In re Markel

THORNTON, District Judge.

The Court has before it the certificate1 of the Referee on Petition for Review. The particular matter sought to be reviewed concerns the application of Section 28 of Title 11, U.S.C.A. which reads as follows:

Ҥ 28. Apprehension and extradition of bankrupts
“a. The court may, during the pendency of a proceeding in bankruptcy, upon application of the receiver, trustee, or a creditor and upon satisfactory proof by affidavit that the examination of such bankrupt is necessary for the proper administration of the estate and that there is reasonable cause to believe that such bankrupt is about to leave the district in which he resides or has his principal place of business to avoid examination, or that he has evaded service of a subpena or of an order to attend for examination, or that, having been served with a subpena or order to attend for examination, he has willfully disobeyed the same, issue to the marshal a warrant directing him to bring such *927bankrupt forthwith before the court for examination. If, upon hearing the evidence of the parties, it shall appear to the court that the allegations are true and that it is necessary, the court shall fix bail conditioned for his appearance for examination, from time to time not exceeding in all ten days, as required by the court, and for his obedience to all lawful orders made in reference thereto.
“b. Whenever any warrant for the apprehension of a bankrupt shall have been issued under this title, and he shall have been found within the jurisdiction of a court other than the one issuing the warrant, he may be extradited in the same manner as persons under indictment are now extradited from one district to another.
“c. Where the bankrupt is a corporation, ‘bankrupt’ for the purposes of this section shall include its officers and the members of its board of directors or trustees or of other similar controlling bodies. As amended June 22, 1938, c. 575, § 1, 52 Stat. 848.”

There are several reasons advanced by petitioner why the warrant of arrest heretofore issued should be dismissed. The Referee concluded that none was valid. We are of the opinion that there is one which merits discussion. The other reasons are not sound in the light of the provisions of 11 U.S.C.A. § 28 and of the contents of the affidavits here present.

It should be here stated that the petitioner was apprehended in the State of California by a United States Marshal in possession of a warrant issued by the Referee in Bankruptcy for the Eastern District of Michigan and directed to the United States Marshal for the Eastern District of Michigan, Southern Division. On the warrant is the return of the Marshal for this latter District stating that “the within named defendant is no longer in this district and believed to be in the Southern District of California. Warrant being forwarded this day to S/D Cal.” After petitioner’s apprehension on this warrant in California, he was there released on bond.

In support of the motion to dismiss, petitioner sets forth the following reason (among others):

“The warrant is defective on its face because it has not been signed by the Clerk of this court as required by General Order 3 of the General Orders of Bankruptcy and Statute.”

The language of General Order 3,11 U.S.C.A. following section 53 is:

“3. Process
“All process, summonses, and subpoenas, except such as are issued by the Interstate Commerce Commission in the performance of its duties under section 77 of the Act, shall issue out of the court, under the seal thereof, and be tested by the clerk; and blanks, with the signature of the clerk and seal of the court, may, upon application, be furnished to the referees.”

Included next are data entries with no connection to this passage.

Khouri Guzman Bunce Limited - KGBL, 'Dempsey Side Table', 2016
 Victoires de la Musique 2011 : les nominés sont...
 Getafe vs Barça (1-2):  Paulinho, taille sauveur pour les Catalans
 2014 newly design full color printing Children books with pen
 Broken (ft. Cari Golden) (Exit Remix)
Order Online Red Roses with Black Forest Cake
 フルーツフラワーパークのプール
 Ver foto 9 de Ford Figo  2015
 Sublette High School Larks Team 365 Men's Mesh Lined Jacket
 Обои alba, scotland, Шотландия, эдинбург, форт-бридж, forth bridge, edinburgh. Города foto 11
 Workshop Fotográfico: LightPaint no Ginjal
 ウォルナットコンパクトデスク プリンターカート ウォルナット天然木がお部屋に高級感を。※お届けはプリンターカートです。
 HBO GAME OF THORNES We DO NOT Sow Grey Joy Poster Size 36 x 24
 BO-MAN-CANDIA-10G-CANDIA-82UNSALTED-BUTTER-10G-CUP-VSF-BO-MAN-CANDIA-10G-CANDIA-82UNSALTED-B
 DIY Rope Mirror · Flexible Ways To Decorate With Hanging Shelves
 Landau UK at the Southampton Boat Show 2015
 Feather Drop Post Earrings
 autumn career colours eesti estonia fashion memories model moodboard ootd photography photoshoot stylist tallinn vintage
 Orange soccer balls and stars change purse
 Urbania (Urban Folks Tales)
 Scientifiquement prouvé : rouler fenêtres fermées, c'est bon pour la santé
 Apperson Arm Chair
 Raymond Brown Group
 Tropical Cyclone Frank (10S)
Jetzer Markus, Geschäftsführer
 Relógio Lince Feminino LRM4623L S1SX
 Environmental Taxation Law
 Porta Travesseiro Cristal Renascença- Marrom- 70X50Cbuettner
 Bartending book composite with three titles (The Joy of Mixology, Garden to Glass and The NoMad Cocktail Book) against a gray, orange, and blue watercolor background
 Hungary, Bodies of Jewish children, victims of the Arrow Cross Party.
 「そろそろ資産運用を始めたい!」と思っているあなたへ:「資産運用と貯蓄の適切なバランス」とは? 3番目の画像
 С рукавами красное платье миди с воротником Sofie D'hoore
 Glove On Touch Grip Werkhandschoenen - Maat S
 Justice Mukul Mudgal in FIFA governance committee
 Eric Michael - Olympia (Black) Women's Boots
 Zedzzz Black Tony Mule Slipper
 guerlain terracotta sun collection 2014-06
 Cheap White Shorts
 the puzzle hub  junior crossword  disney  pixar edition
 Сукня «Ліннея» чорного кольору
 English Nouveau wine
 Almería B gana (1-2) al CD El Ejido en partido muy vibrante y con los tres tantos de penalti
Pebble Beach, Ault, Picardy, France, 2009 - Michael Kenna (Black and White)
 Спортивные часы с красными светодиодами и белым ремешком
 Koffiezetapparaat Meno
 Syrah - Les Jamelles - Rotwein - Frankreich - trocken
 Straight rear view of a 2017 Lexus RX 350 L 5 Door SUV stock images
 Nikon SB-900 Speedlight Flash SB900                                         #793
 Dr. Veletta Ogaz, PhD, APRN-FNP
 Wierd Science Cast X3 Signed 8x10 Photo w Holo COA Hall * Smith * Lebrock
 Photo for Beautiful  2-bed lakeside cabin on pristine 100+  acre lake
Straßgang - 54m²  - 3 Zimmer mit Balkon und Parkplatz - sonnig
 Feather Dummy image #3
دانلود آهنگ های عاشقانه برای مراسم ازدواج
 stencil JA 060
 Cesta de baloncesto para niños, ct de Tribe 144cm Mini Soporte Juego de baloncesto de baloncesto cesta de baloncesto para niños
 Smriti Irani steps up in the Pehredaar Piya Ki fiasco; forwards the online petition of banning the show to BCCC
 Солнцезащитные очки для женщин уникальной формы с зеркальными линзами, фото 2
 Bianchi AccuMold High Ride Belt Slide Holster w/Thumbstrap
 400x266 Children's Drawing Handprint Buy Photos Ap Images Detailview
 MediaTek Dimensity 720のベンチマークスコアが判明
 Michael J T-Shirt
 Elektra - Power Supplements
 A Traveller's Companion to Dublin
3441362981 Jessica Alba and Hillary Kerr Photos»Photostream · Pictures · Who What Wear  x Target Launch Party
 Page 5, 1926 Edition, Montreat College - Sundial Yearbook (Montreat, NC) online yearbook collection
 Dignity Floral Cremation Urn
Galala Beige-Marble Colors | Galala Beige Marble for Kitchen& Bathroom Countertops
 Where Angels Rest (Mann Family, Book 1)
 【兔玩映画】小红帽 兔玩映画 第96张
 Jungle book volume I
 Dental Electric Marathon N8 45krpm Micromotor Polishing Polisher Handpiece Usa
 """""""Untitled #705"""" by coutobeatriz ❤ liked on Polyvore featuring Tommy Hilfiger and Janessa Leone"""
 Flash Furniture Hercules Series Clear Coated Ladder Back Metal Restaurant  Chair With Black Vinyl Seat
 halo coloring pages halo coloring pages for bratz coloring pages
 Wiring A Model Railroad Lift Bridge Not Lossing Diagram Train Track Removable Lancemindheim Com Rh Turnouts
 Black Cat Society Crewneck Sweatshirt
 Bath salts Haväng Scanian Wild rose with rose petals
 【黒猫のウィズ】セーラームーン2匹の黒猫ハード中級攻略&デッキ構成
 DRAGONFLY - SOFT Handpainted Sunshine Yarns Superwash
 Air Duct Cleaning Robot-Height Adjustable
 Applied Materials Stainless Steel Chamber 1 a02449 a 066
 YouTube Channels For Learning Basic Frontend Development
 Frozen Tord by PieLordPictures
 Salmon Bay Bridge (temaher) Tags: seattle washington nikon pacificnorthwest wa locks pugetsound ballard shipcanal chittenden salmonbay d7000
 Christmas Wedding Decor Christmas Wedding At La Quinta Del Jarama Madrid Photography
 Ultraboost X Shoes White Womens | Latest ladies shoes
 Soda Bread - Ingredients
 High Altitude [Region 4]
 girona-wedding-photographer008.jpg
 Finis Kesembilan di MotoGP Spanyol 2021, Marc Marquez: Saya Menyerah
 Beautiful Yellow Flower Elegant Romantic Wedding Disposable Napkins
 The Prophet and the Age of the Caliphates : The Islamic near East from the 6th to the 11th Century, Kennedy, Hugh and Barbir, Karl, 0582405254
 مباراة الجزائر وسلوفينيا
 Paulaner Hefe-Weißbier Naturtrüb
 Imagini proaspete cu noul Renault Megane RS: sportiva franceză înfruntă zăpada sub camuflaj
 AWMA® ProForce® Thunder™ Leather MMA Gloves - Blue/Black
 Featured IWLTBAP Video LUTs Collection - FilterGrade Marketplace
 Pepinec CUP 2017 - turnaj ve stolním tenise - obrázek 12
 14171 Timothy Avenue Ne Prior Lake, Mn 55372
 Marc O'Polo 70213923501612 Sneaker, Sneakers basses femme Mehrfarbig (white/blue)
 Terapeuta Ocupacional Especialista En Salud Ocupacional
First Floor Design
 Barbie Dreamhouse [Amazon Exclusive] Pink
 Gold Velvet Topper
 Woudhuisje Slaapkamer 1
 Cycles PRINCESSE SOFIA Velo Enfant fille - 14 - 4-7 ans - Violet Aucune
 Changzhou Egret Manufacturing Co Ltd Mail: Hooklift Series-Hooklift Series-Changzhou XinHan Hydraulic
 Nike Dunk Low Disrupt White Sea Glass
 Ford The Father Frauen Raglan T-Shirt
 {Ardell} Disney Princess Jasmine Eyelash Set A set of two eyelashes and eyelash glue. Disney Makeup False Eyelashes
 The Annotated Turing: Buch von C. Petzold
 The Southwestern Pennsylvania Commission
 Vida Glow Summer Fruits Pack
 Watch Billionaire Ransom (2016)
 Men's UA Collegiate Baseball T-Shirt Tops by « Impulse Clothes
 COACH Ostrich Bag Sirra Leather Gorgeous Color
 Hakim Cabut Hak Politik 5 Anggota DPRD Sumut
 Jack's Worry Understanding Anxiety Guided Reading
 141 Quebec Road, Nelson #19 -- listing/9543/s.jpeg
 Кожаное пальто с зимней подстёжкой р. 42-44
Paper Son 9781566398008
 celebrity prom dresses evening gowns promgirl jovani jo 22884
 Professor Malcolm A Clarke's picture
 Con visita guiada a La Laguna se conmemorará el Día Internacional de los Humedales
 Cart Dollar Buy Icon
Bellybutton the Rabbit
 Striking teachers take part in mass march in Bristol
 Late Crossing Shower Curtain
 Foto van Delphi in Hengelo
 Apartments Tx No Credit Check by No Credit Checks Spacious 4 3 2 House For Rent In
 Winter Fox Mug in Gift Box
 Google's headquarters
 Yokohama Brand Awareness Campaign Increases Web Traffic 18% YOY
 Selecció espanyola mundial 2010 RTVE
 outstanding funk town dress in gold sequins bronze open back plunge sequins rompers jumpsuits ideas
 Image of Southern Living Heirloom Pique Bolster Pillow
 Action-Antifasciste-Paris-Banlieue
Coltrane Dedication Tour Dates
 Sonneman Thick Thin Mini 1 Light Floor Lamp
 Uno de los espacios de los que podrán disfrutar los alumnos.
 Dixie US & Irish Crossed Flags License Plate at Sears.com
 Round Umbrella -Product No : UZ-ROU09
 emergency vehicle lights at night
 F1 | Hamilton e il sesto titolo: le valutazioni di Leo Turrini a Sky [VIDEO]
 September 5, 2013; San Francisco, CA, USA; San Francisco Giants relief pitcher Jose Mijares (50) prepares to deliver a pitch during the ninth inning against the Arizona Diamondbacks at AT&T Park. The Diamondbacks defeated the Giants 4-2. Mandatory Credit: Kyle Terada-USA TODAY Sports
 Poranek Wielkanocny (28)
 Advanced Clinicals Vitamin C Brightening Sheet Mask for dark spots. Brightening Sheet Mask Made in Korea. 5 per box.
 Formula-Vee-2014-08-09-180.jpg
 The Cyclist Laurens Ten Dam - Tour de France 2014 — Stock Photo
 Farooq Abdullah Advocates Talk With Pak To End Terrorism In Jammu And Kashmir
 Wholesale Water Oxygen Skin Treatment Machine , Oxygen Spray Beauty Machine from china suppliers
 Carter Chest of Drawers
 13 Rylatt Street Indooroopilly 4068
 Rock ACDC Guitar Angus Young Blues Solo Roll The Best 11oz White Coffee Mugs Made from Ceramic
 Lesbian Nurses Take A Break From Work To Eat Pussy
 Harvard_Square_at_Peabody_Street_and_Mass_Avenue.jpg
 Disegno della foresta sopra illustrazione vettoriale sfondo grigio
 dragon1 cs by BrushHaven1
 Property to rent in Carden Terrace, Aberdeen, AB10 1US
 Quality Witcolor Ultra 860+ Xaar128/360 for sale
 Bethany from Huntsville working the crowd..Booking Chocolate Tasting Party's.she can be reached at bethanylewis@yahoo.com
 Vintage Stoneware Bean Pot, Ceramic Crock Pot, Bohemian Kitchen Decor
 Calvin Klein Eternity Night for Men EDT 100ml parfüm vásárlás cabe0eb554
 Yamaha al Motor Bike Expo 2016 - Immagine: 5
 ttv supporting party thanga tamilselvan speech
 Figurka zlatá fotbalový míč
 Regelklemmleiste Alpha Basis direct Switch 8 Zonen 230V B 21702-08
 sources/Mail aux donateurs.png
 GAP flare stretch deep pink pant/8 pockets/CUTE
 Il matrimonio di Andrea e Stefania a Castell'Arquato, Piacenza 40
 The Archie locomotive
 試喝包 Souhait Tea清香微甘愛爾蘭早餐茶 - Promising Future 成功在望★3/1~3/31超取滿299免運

The General Orders, of course, have the effect and force of law except as they conflict with the Bankruptcy Act. It is arguable that when the language of 11 U.S.C.A. § 28, sub. a authorizes the Court to “issue to the marshal a warrant directing him to bring such bankrupt forthwith before the court for examination” that, the failure to include the specific directives of General Order 3 indicates that, compliance with General Order 3 is not. required. We are of the opinion, however, that the General Orders may not be-abrogated with such dispatch. Under-familiar rules of statutory construction, it is obligatory that statutes be construed as harmonious with one another rather than as conflicting, if such construction is at all possible.

The warrant for the arrest of a. person pursuant to 11 U.S.C.A. § 28 is-somewhat akin to a criminal proceeding and it will be noted that in connection with a criminal proceeding that 28 U.S.C.A. § 1691 provides that “All writs and. *928process issuing from a court of the United States shall be under the seal of the court and signed by the clerk thereof.” In this connection we also refer to Rule 9 of the Federal Rules of Criminal Procedure, 18 U.S.C.A. Subsection (b) (1) of Rule 9 provides that the warrant (upon indictment or information) shall be signed by the clerk. (Italics ours.) Form 12 of the Federal criminal forms, 18 U. S.C.A., also includes a provision for attestation by the clerk.

The warrant issued by the Referee in the case here pending contained the seal of the court but it was not “tested by the clerk.” The technicality here breached may be one of no substance. If we were to conclude, however, that its observance is optional, we would in effect render the requirement a nullity. There is no alternative but to conclude that the warrant is invalid for failure of compliance with General Order 3, which we hold to be not in conflict with 11 U.S. C.A. § 28.

An order may be presented in accordance with the above.

. This opinion determines two reviews in two cases. We will, however, use the singular throughout.